GOAL >>
Please write these lines out again, replacing "Coordinate frame" with "Canvas size" and keeping everything else unchanged.

MATERIAL >>
****

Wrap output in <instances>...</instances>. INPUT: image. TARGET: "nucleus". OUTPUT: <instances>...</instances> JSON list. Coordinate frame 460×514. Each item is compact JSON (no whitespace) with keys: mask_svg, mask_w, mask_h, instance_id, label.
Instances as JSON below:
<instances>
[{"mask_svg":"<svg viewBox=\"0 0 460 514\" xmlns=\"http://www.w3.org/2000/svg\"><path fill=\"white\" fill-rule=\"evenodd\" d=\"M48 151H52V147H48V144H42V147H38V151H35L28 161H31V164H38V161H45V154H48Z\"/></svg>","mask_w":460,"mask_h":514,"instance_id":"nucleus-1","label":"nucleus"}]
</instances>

****

OUTPUT OF THE EXERCISE >>
Wrap output in <instances>...</instances>. INPUT: image. TARGET: "nucleus". OUTPUT: <instances>...</instances> JSON list. Canvas size 460×514. Each item is compact JSON (no whitespace) with keys: mask_svg, mask_w, mask_h, instance_id, label.
Instances as JSON below:
<instances>
[{"mask_svg":"<svg viewBox=\"0 0 460 514\" xmlns=\"http://www.w3.org/2000/svg\"><path fill=\"white\" fill-rule=\"evenodd\" d=\"M48 151H52V147H48V144H42V147H38V151H35L28 161H31V164H38V161H45V154H48Z\"/></svg>","mask_w":460,"mask_h":514,"instance_id":"nucleus-1","label":"nucleus"}]
</instances>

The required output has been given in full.